Pros
Once you’re signed off, you almost never need to answer things outside of work hours. Fridays are half day and you can work from home, at least for now, as they are looking at stamping this out. You get lots of time off for Jewish holidays and you might even get paid for them depending on your role! You will eventually get okay benefits after three months. There's one free banana almost every day and sometimes more free snacks and meals. You also get very good discounts at the store if you shop there. Most of the work is interesting and most people are friendly.
Cons
Low pay and bonus structure that's below market especially for New York. Additionally, be cautious as they often will offer much lower than what they listed in the job description, something they won't mention until the very last second. Some employees aren't even paid for all mandatory holidays. There's no ability to work from home except for the half day Fridays, which you make up for by needing to spend nine hours on the clock in the office Monday through Thursday. You are forced to badge in and out even if your job makes just about no sense to limit timewise and often this leads to you working more than expected or things progressing much slower than they should. You actually work 41 hours a week most of the year and a lot of that is spent sitting in the office or getting to the office. If you can work remotely, they will complain if you do even if you're sick encouraging you to use PTO instead, which is absolutely ridiculous in the post-COVID world.

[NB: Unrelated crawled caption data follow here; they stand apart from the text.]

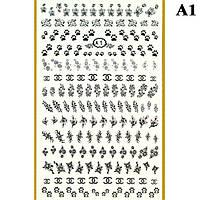 Наклейки для Ногтей PhotonailArt Водные Однотонные, Большая Пластина, Angevi  А1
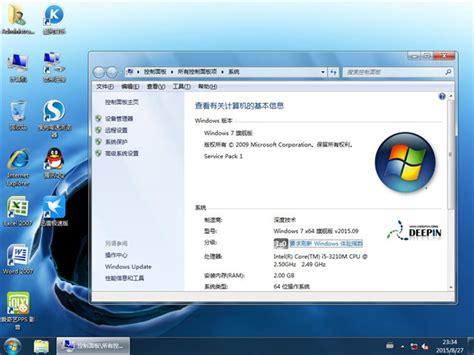 winrar full version free download windows 7 64 bit winrar for windows 7 free full version 64 bit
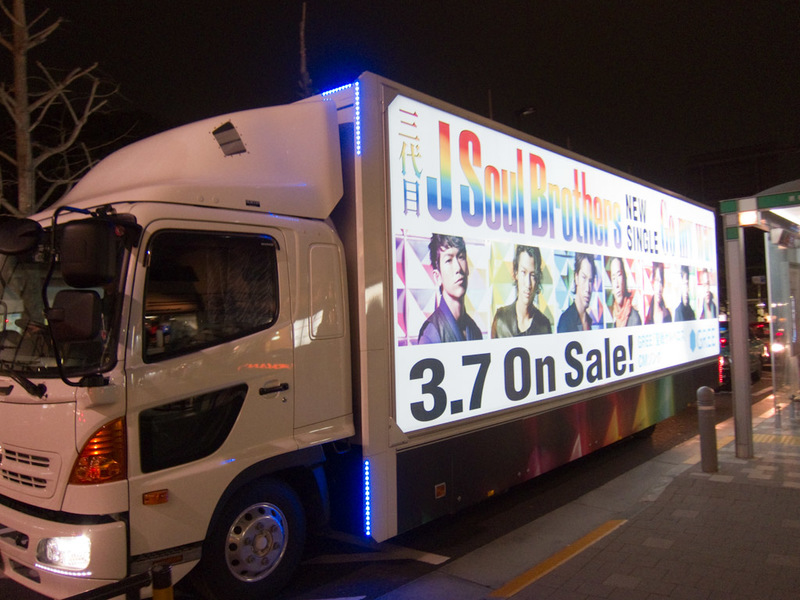 Japan-Tokyo-Shibuya-Harajuku - The streets are filled with trucks like these, advertising the latest j-pop debacle with blaring loud speakers.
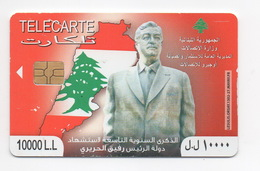 Hariri 2014 Used Phonecard Lebanon , Liban Telecarte  Libano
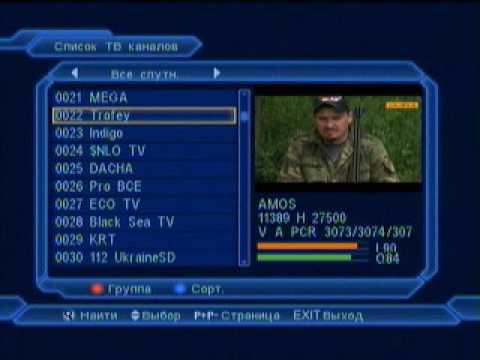 порно каналы спутниковый тюнер ua
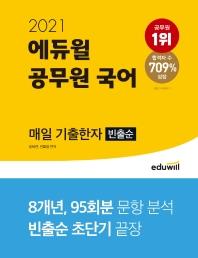 에듀윌 공무원 국어 매일 기출한자(빈출순)(2021)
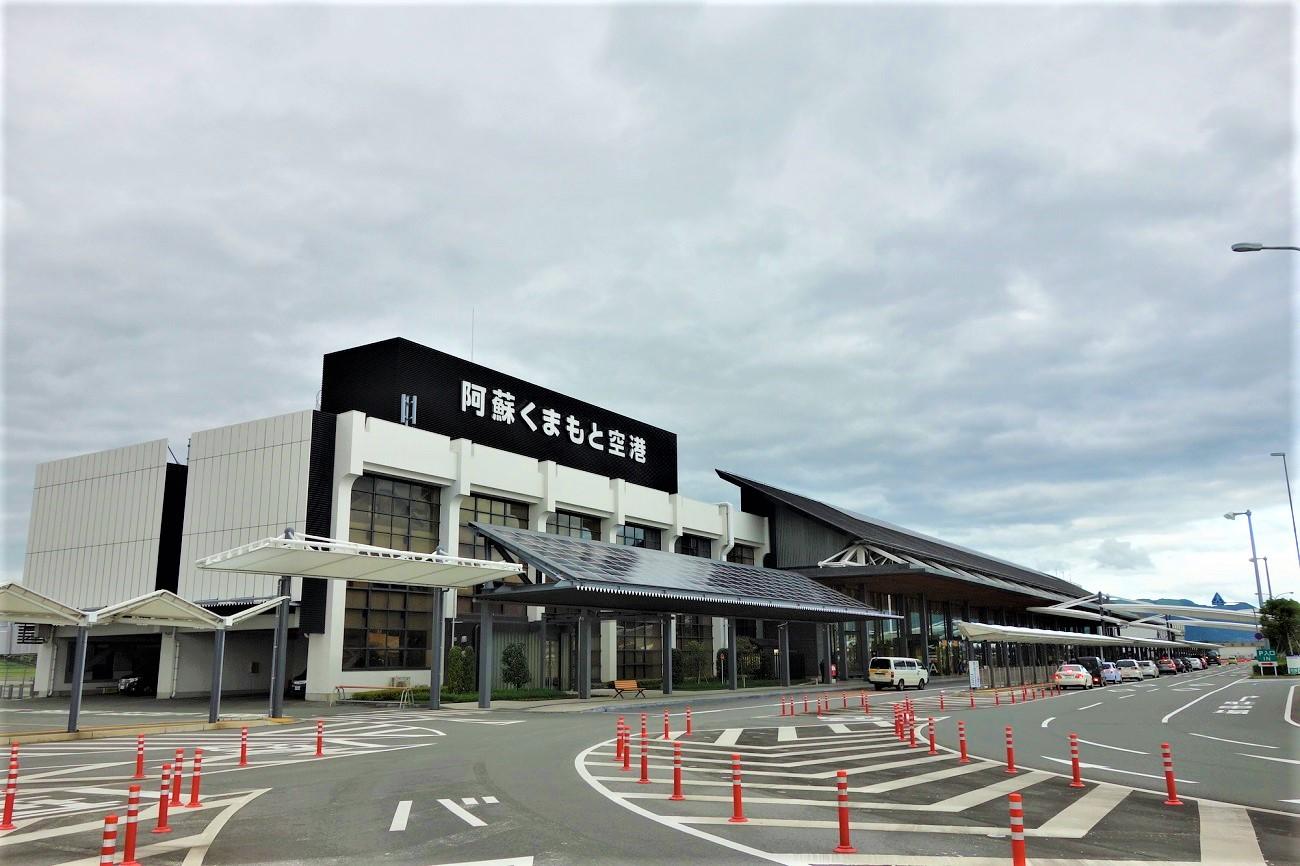 記事阿蘇くまもと空港_国内線ターミナルビル 閉館のイメージ画像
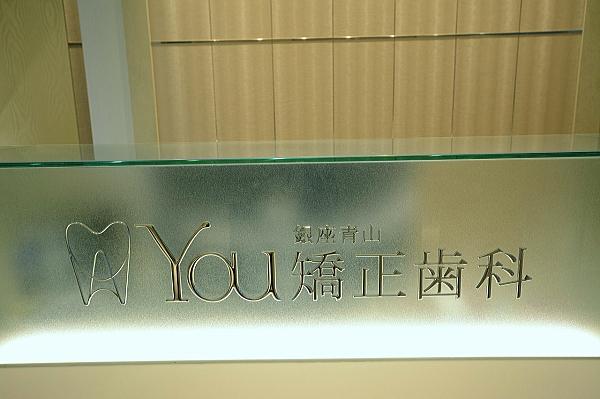 横浜医院 医院内の様子4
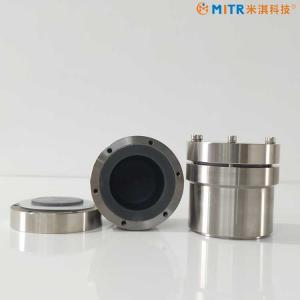 China Ball Mill Jar 50ml Agate Lined Stainless Steel Jar on sale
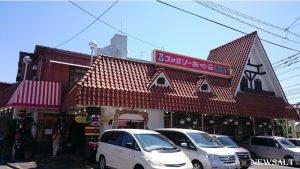 ご当地自慢を探せ!(4)宮崎が誇る国民的グルメ「チキン南蛮」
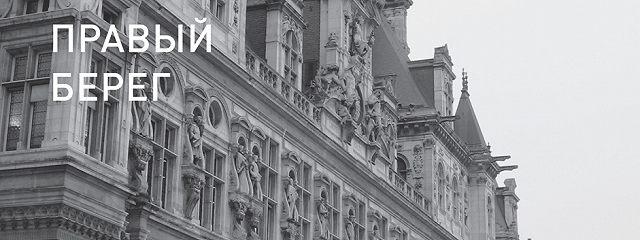 Прогулки по Парижу с Борисом Носиком. Книга 2: Правый берег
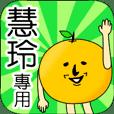【慧玲】專用 名字貼圖 橘子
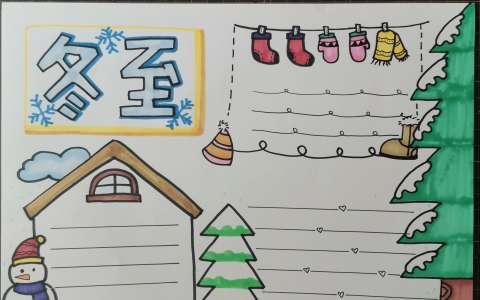 二十四节气冬至手抄报版面设计图片漂亮简单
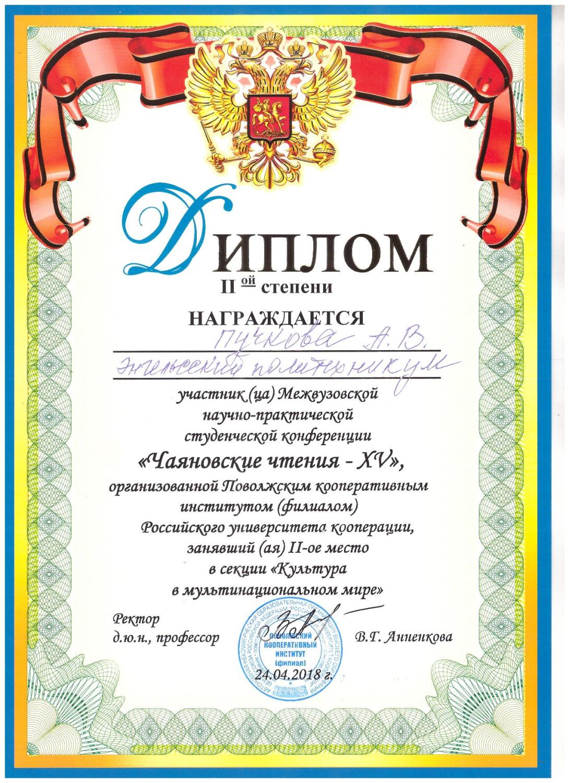 http://politehnikum-eng.ru/2018/04_24/4.jpg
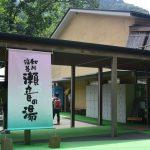 銭湯レポート 『秋川渓谷 瀬音の湯』 あきる野市【東京都】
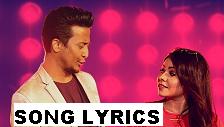 Shundori Romoni Bengali Song Lyrics
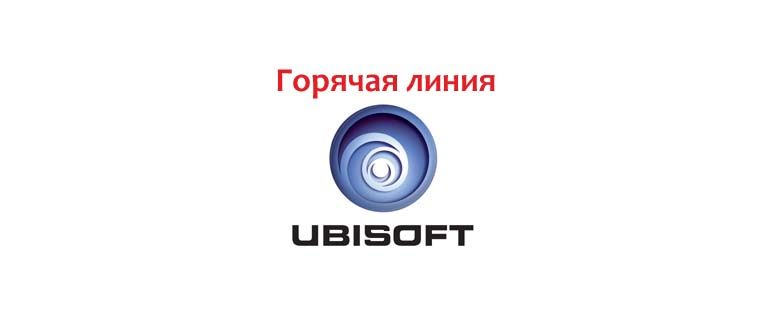 Горячая линия UbiSoft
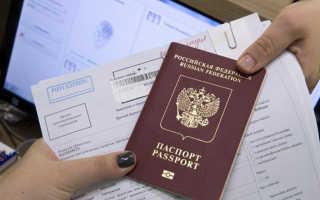 Оформление и получение загранпаспорта за границей
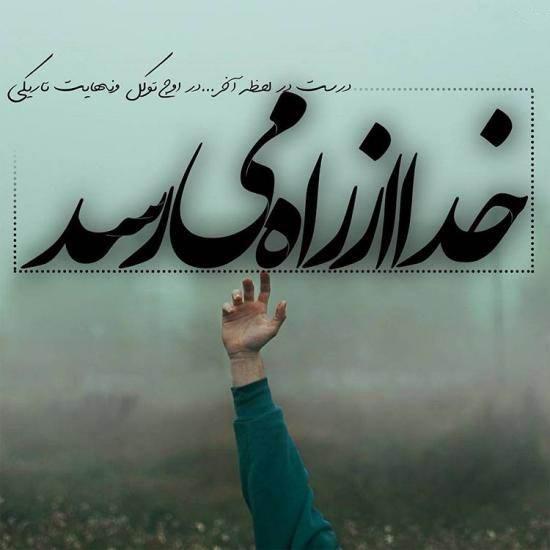 متن و جمله تیکه دار و کنیه دار و طعنه دار سال 2020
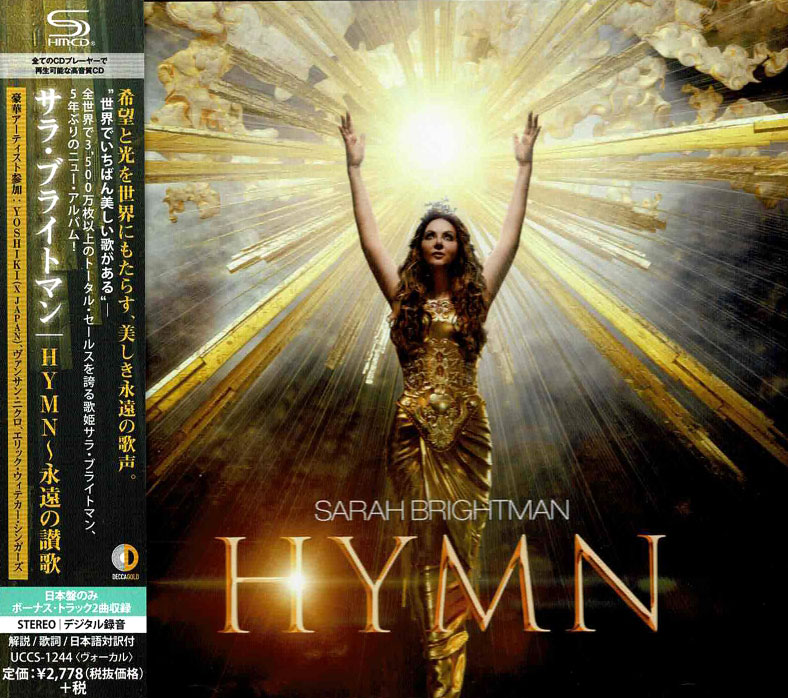 Hymn image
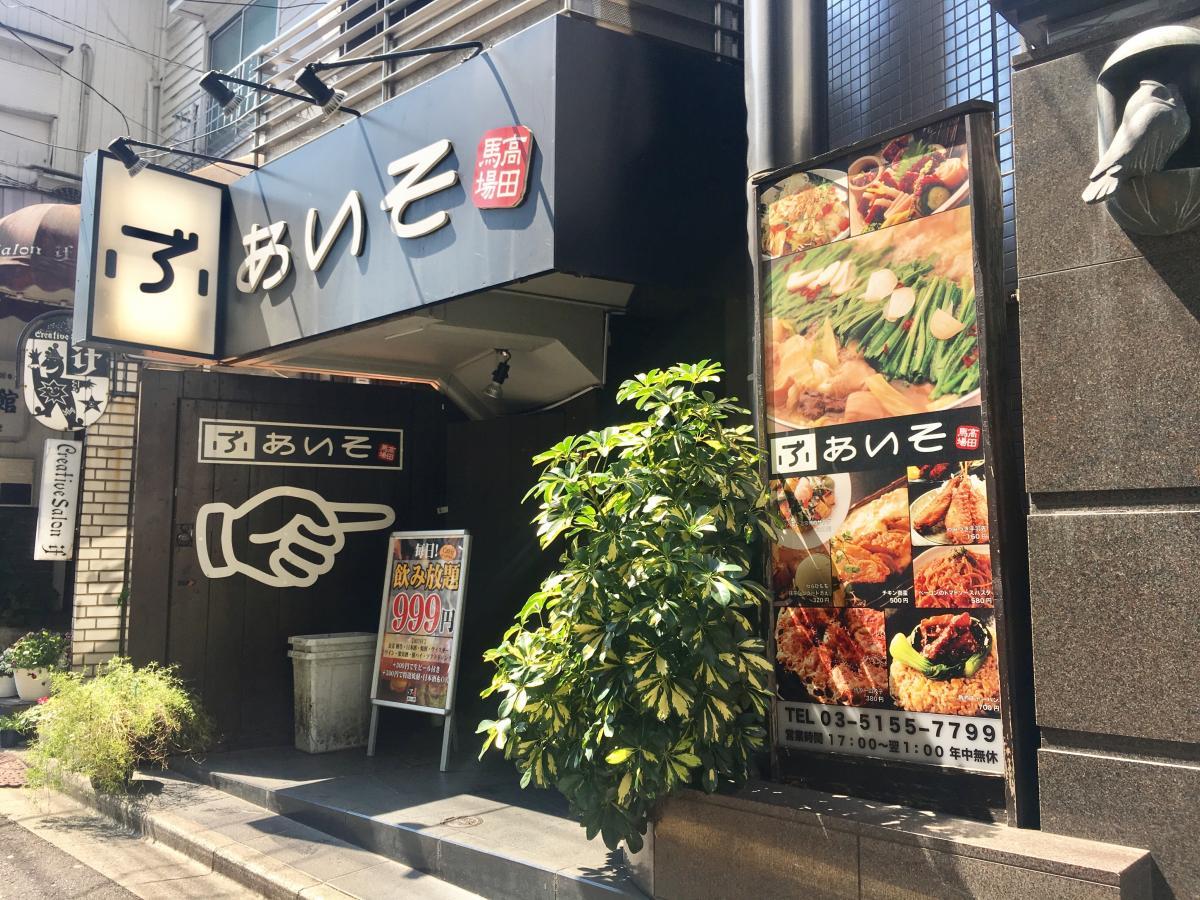 さかえや 高田馬場總本店>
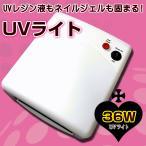 ショッピングUV UVレジンランプ36W レジンクラフト用・ジェルネイル用 UVランプ(宅配便配送のみ)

There's little flexibility with working. You'll be penalized if you show up late even if it's not your fault. The office isn't a great working environment overall. It's noisy, visually unappealing, and overall not a good place if you happen to have sensory issues. One review mentions neurodivergence being punished here and this is absolutely true. It's an even worse environment for women or LGBT people as it's incredibly conservative. I would regularly witness extremely under qualified men get projects that skilled women wouldn't. I regularly heard a few employees make openly racist comments and lots of extreme political views with little recourse or way to complain. Nepotism is rampant to the point where projects would get severely derailed because of insistence work be done by people with more "experience" at the company usually meaning more time spent underperforming.